El escape, junto con el volante, conforma el llamado "órgano regulador", que no es ni más ni menos que el "corazón" del reloj, cuya regularidad y precisión son vitales para su fiabilidad, y que por su frenética actividad (esos dos golpes por segundo, tic y tac, pero que pueden llegar hasta 36.000 veces por hora) ha sido siempre el talón de Aquiles de un movimiento que ha requerido constantemente la atención de los técnicos, buscando el equilibrio entre viscosidad y volatilidad, ya que a esas velocidades la temperatura local es -proporcionalmente- muy elevada.

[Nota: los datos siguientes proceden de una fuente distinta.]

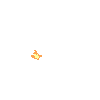 Flamelash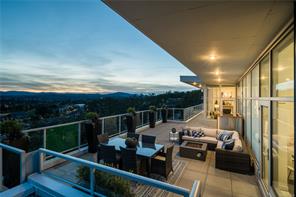 properties-photo-smale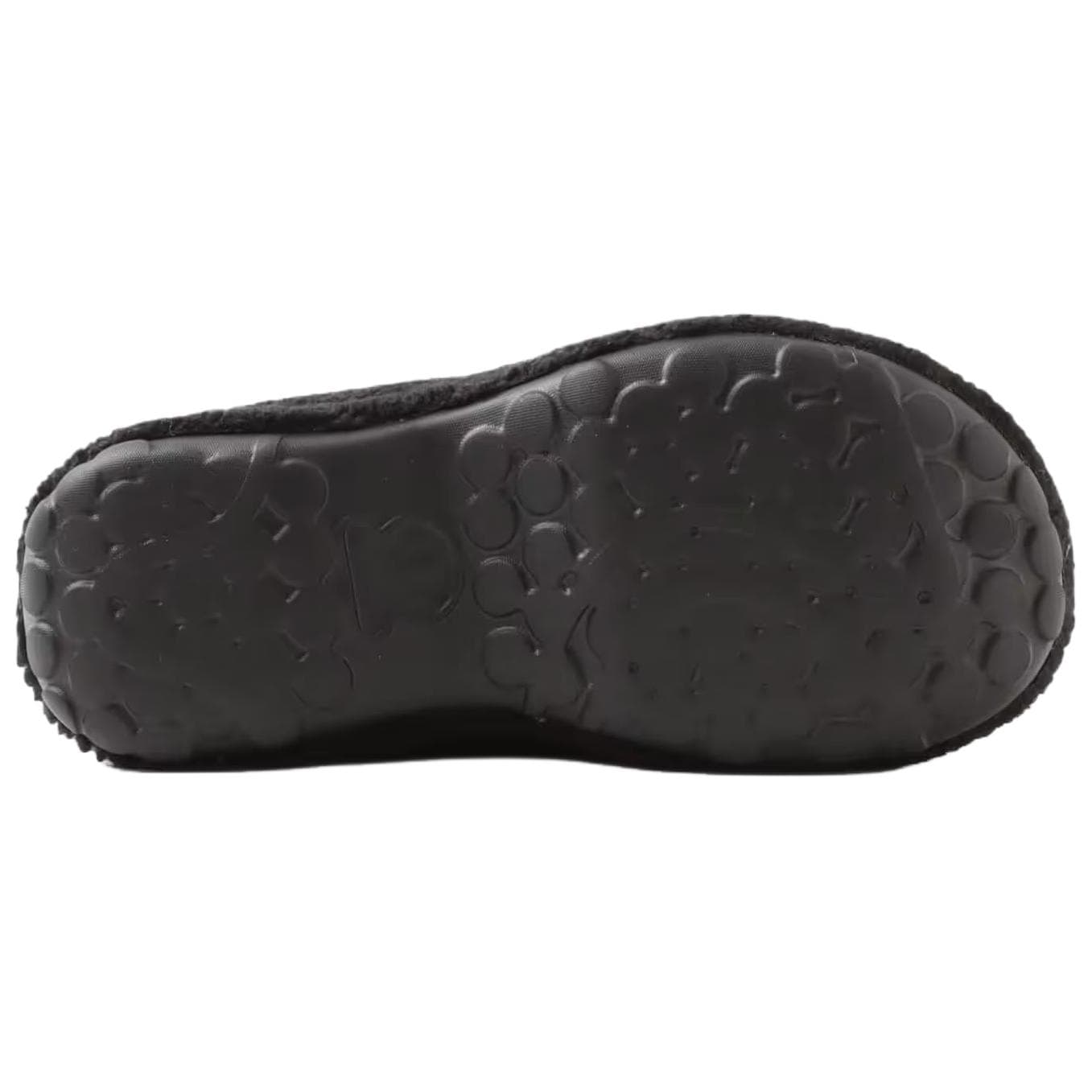 Кроссовки Adidas Originals ADIFOM STAN MULE Повседневная обувь Женская Черная - изображение 6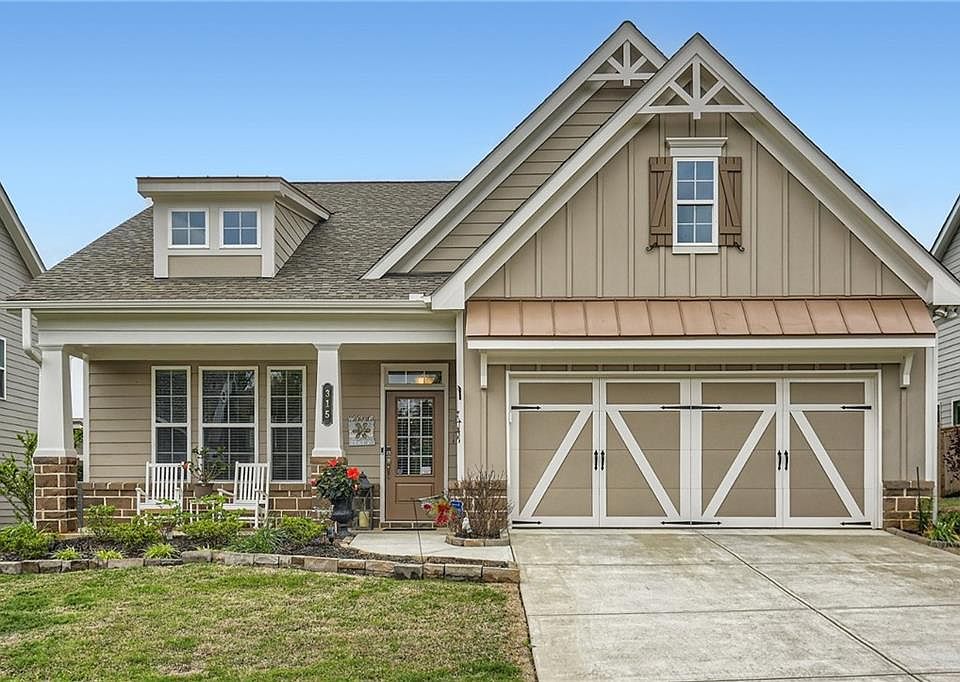 1st image of 315 Gardens Of Harmony Dr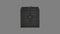 Carbon Filters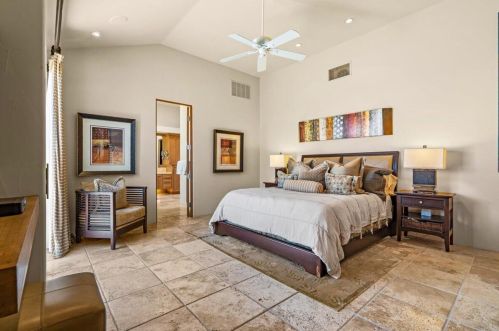 56625 Riviera, La Quinta CA  92253-5014 exterior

La tecnología DIAPAL (contracción de DIAMANTE y PALeta) viene a solucionar definitivamente este problema: básicamente consiste en sustituir los rubíes de las paletas del áncora por diamantes especialmente tallados y configurados de tal manera que reducen la fricción hasta el punto de hacer innecesaria la lubricación, liberando al reloj, ni siquiera parcialmente, de las obligatorias revisiones periódicas y alargando por tanto su vida útil. La investigación comenzó en 1995, culminando en una patente en el año 2000 y la aplicación de dicha tecnología en los primeros modelos del Sinn 756 DIAPAL. No fue fácil, porque las cuchillas de diamante no bastaban: había que encontrar un material que, combinado con ellas, mantuviera un ancho aceptable del volante – es decir, la precisión. Prueba de ello es que los primeros 756 DIAPAL no estuvieron disponibles hasta 2007.

Actualmente podemos encontrar esta innovadora tecnología en diferentes relojes de la marca alemana, como el Sinn 358 Diapal, el Sinn 103 ST Diapal o el 756 Diapal.